I would like to return to the issue of thanksgiving and receptions organized to cremate truth. These are whitewashing events filled with manufactured tales of exaggerated excellence and X-rated falsehood. What I find bemusing is when people who have agreed to cremate truth and who show such disdain for merit, as well as worship at the alter of mediocrity still manage to conjure hope for a better future for Nigeria. This is a magical oxymoron, much like coupling development with corruption. How can we have so much disregard for law and order and still charge forward for justice!
We fail to return change from errands, forge receipts, over invoice, loot funds meant to construct roads, have such terrible work ethics, yet still believe that we can thrive. We are very loquacious with prayers, have the hot telephone lines to deities, routinely converse with God, are ready to defend God against our fellow men while still being bloody thieves.
Let us check our mindsets. We are epitomes of disloyalty. The “e no concern me” syndrome is a national malaise. A typical bystander complex which shows the level of irresponsibility engraved in our cultural disposition. It is a treacherous boundary drawn which turns the average Nigerian into a complicit participant in a corruption enterprise. Can you imagine your driver looking away as your mechanic defrauds you because he thinks it is the mechanic’s opportunity to “chop his own?” This moral aloofness and ethical distancing is at the root of many destructive activities, sabotage and mass fraud.
The attitude to public good is terrifying. There is the saying that “you don’t put government work on your shoulders.” The saying goes that if government work gets too heavy you leave it to drop on the ground. So, you can see how difficult it is to organize Nigerians for any productive enterprise. Many employees consider their service to their employers as “Afamaco work”, a thankless job.
Nigerians don’t really care about the system until they start feeling the pinch of its failures. When you draw attention to the implication of their tendencies, they would tell you that “it is not my portion.”
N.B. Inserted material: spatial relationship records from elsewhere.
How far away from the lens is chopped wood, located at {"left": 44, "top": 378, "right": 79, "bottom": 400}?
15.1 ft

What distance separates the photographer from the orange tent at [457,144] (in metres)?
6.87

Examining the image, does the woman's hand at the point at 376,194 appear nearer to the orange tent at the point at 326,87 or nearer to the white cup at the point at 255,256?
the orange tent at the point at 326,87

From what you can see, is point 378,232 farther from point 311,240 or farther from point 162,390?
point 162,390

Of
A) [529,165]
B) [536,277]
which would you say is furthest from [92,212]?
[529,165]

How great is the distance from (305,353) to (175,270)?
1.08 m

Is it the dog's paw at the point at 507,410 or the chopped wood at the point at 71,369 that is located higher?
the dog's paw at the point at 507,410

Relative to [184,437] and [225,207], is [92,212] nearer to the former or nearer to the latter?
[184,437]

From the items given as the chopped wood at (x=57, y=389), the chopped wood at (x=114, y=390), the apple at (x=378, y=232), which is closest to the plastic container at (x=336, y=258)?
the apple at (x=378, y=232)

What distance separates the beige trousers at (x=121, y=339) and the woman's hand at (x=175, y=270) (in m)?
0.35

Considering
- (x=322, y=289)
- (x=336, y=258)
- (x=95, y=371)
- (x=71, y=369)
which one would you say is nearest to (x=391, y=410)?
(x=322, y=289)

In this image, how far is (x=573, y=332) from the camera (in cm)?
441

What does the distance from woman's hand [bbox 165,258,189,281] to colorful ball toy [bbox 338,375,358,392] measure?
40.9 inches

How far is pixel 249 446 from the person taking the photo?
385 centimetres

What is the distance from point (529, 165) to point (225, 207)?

I love to listen to pensioners. Everyone of them likes to quip about how the country is mistreating them after serving meritoriously. If indeed Nigerians are generally productive while in service, why is Nigeria in the doldrums? Do we reflect at all? Everyone loves to blame the leaders forgetting that they are actively engaged in destroying the system. The guy who stole his organization silly writes a memoir about his service to his nation. The indolent and unproductive worker is in the street protesting unpaid pensions. We weep when people die in the hospitals; raise hell when we read about the calamities in the land, but we fail to connect with these as the outcomes of our unfaithful service!